引用文.

━━━━━━━━━━━━━━━━━━━━━━━━━━━━━━

すなわち神はご自身を物的形態の中に細かく顕現していくことを意図されたのです。ところがその方向が下へ向かっていたために勢いが加速され、地上から侵入してくる誤謬の要素が、それを受け入れ変質させていく霊的要素をしのぐほどになったのです。

そこで吾々が地上へ下降していくためには下層界を浄化する必要が生じました。地上への働きかけをさらに強化するための準備としてそれを行ったのです。」

 

「しかし他の惑星の住民はその原因を察知し、地球を困った存在と考えておりました。たしかに彼らは地球人類より霊的には進化しています。

ですから、この度の問題をもしも吾々のようにかって地上に生活して地上の事情に通じている者が処理せずにいたら、恐らくそれらの惑星の者が手がけていたことでしょう。

霊的交信の技術を自在に使いこなすまでに進化している彼らはすでに審議会においてその問題を議題にしておりました。彼らの動機はきわめて純粋であり霊的に高度なものです。

しかし、手段は彼らが独自に考え出すものであり、それは多分、地球人類が理解できる性質のものではなかったでしょう。そのまま適用したら恐らく手荒らにすぎて、神も仏もあるものかといった観念を地球人に抱かせ、今こそ飛躍を必要とする時期に二世紀ばかり後戻りさせることになっていたでしょう。」

プレアデスによると、地球というのは宇宙にとって重要な位置を占めていて、その影響力が宇宙全体におよびます。だから地球が荒れると異星の住人は困るわけですね。

 

「たしかに地上の科学はぎこちなく狭苦しいものではありますが、全体としての進歩にそれなりの寄与はしており、吾々もその限りにおいて敬意を払っていました。それを吾々が膨張作用によって変質させ、今なおそれを続けているところです。

カスリーン嬢の援助を得て私および私の霊団が行っているこの仕事は今お話したことと別に関係なさそうに思えるでしょうが、実は同じ大事業の一環なのです。

これまでの吾々の通信ならびに吾々の前の通信をご覧になれば、科学的内容のもので貴殿に受け取れるかぎりのものが伝えられていることに気づかれるでしょう。大した分量ではありません。それは事実ですが、貴殿がいくら望まれても、能力以上のものは授かりません。

しかし、次の事実をお教えしておきましょう。この種の特殊な啓示のために貴殿よりもっと有能で科学的資質を具えた男性たち、それにもちろん少ないながらも女性たちが、着々と研さんを重ねているということです。道具として貴殿よりは扱いやすいでしょう。」

科学の浄化について。

19世紀の近代スピリチュアリズムや超心理学のことでしょうか。それともアインシュタインやその後の量子力学まで含むのだろうか。

━━━━━━━━━━━━━━━━━━━━━━━━━━━━━━

練習問題. 霊界からの通信と科学の浄化を扱った引用文について、最後の文に続く部分を書きなさい。 この後の一覧は、引用文とは別の出典から取ったものです。

[画像に結びついた空間についての質問]
━━━━━━━━━━━━━━━━━━━━━━━━━━━━━━

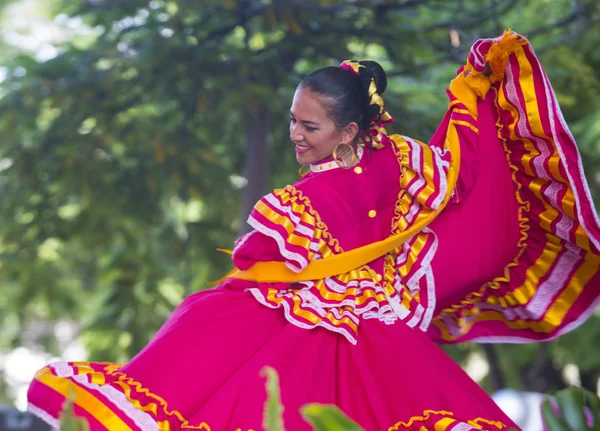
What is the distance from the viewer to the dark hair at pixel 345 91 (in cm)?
241

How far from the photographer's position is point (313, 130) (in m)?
2.42

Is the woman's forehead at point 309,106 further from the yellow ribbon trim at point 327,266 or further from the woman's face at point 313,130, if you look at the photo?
the yellow ribbon trim at point 327,266

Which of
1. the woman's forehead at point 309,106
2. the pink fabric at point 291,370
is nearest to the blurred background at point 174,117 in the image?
the woman's forehead at point 309,106

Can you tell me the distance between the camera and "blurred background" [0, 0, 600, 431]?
398 centimetres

━━━━━━━━━━━━━━━━━━━━━━━━━━━━━━

練習の解答.
この辺を読むと唯物論はやはり望ましいものではないのかも。それはそれで固有の役割を与えられているんじゃないかと思ったりもしていましたが。

 

「キリスト教ではキリストのことを神(ゴッド)と呼び、人間を超越した存在であると言います。これは言葉の上では言い過ぎでありながら、その意味においてはなお言い足りておりません。キリストについて二つの観点があります。

一つの観点からすれば、キリストは唯一の絶対神ではありません。至尊至高の神性を具えた最高神界の数ある存在のお一人です。父と呼んでいる存在はそれとは別です。

それは人間が思考しうるかぎりの究極の実在の表現です。従って父はキリストより大であり、キリストは父に所属する存在であり神の子です。

しかし別の実際的観点からすれば、吾々にとってキリストは人間が父なる神に帰属させているいかなる権能、いかなる栄光よりも偉大なものを所有する存在です。キリスト教徒にとって最高の存在は全知全能なる父です。

この全知全能という用語は響きだけは絶大です。しかしその用語に含ませている観念は、今こうして貴殿に語っている吾々がこちらへ来て知るところとなったキリストの真の尊厳にくらべれば貧弱であり矮小(わいしょう)です。

その吾々ですらまだ地上界からわずか十界しか離れていません。本当のキリストの尊厳たるや、はたしていかばかりのものでしょうか。」

キリスト教会への批判。

三位一体説を公式とした教会の会議、あれはまさしく悪い意味で「そのとき歴史が動いた」だと思います。

聖書も真実のごく一部しか表現していないとのこと。

このへんは東洋人からすると当たり前のことしか言ってないと感じます。

東洋のほうが宗教の核心が無傷のまま残っていますよね。

一神教エリアというのはいわば顕教が力をもちすぎた地域といえるでしょう。

東洋にもそういうスタイルはいくつもあったのですが、それが本物を超えて力を得ることはほとんどありませんでした。

なぜこのような違いが生まれたのかはわかりません。一般民衆の知力が違うのはその一因だったかも(東洋はずっと先進国エリアだった)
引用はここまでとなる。